Everyone using puppet knows DavidS awesome git repository : git.black.co.at. Unfornately for me, his puppet infrastructure seems to be almost only linux based. I have different OS in mine, including FreeBSD & OpenSolaris. Looking at his module-munin I decided to reuse it (and not recreate the wheel) but he used a custom fact that needed some little work. So this is a FreeBSD & (Open)Solaris capable version, to know what network interfaces have link up

# return the set of active interfaces as an array
# taken from http://git.black.co.at
# modified by nico <nico@gcu.info> to add FreeBSD & Solaris support
 
Facter.add("munin_interfaces") do
 
	setcode do
		# linux
		if Facter.value('kernel') == "Linux" then
			`ip -o link show`.split(/\n/).collect do |line|
					value = nil
					matches = line.match(/^\d*: ([^:]*): <(.*,)?UP(,.*)?>/)
					if !matches.nil?
						value = matches[1]
						value.gsub!(/@.*/, '')
					end
					value
			end.compact.sort.join(" ")
		#end
 
		# freebsd
		elsif Facter.value('kernel') == "FreeBSD" then
			Facter.value('interfaces').split(/,/).collect do |interface|
				status = `ifconfig #{interface} | grep status`
				if status != "" then
					status=status.strip!.split(":")[1].strip!

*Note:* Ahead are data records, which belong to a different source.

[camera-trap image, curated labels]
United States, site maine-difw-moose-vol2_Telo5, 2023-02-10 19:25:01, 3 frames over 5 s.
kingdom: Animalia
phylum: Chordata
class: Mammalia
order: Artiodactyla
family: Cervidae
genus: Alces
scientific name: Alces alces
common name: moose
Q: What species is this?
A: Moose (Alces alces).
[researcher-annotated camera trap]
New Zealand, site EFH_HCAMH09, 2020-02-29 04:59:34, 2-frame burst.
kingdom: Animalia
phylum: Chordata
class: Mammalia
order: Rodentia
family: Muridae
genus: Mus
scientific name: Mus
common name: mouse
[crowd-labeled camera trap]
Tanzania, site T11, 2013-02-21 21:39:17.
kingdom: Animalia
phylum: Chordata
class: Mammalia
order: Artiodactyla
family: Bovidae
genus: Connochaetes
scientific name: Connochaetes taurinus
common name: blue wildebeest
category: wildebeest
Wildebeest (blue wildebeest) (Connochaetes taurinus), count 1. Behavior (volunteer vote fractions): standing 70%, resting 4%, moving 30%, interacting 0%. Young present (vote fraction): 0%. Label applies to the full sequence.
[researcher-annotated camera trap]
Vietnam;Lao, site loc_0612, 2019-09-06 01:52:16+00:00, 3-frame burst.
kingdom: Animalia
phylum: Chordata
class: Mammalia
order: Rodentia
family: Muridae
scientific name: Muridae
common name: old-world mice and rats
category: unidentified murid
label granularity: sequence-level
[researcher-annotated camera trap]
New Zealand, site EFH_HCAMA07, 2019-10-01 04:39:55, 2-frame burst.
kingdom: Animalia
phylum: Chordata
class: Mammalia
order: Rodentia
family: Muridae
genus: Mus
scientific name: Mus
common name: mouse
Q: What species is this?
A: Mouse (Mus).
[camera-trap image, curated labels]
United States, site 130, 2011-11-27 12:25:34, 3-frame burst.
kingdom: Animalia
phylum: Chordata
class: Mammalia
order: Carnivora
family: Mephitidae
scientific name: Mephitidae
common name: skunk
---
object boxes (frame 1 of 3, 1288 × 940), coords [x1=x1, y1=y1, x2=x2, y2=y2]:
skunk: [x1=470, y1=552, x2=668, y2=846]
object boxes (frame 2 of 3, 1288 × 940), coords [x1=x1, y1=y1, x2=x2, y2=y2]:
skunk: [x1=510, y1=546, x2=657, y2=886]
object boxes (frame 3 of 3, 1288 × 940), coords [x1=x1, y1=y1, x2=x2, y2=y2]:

					if status == "active" then # I CAN HAZ LINK ?
						interface.to_a
					end
				end
			end.compact.sort.join(" ")
		#end
 
		# solaris
		elsif Facter.value('kernel') == "SunOS" then
			Facter.value('interfaces').split(/,/).collect do |interface|
				if interface != "lo0" then # /dev/lo0 does not exists
					status = `ndd -get /dev/#{interface} link_status`.strip!
					if status == "1" # ndd returns 1 for link up, 0 for down
						interface.to_a
					end
				end
			end.compact.sort.join(" ")
		end
	end
end

Thanks to Volcane from IRC for helping me.